>>>
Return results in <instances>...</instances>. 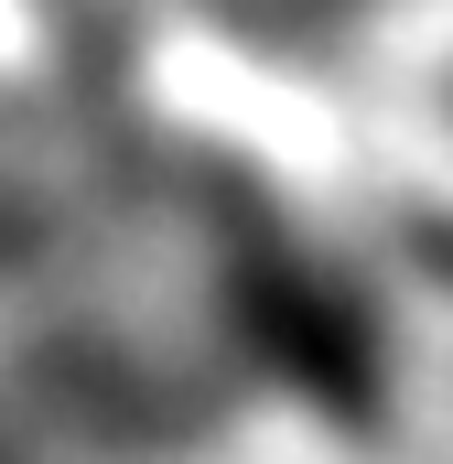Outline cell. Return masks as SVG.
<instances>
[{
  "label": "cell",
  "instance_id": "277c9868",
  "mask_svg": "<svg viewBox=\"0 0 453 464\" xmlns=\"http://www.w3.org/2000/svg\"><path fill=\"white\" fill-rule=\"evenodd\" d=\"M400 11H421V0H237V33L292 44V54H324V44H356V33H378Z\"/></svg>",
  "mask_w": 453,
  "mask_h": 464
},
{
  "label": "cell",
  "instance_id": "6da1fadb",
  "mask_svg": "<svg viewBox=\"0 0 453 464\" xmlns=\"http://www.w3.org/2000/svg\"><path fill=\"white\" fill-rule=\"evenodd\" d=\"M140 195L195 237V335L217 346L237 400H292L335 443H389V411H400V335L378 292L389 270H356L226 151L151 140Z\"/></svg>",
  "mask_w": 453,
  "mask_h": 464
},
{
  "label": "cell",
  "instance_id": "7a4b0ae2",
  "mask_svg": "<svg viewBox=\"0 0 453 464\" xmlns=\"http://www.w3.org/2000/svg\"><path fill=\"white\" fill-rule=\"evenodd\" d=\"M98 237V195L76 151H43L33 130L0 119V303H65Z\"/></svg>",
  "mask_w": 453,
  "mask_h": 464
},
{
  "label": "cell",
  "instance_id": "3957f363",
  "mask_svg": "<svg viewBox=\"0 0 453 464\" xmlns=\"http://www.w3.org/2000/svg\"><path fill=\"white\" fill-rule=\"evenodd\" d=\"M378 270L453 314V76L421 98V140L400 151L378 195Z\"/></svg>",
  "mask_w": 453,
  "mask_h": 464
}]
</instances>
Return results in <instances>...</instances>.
<<<
## [GIVEN REQUEST]
How many lines of the records contain the string "http", with case counting? Reply with the number alone.

## [CORRECT RESULT]
4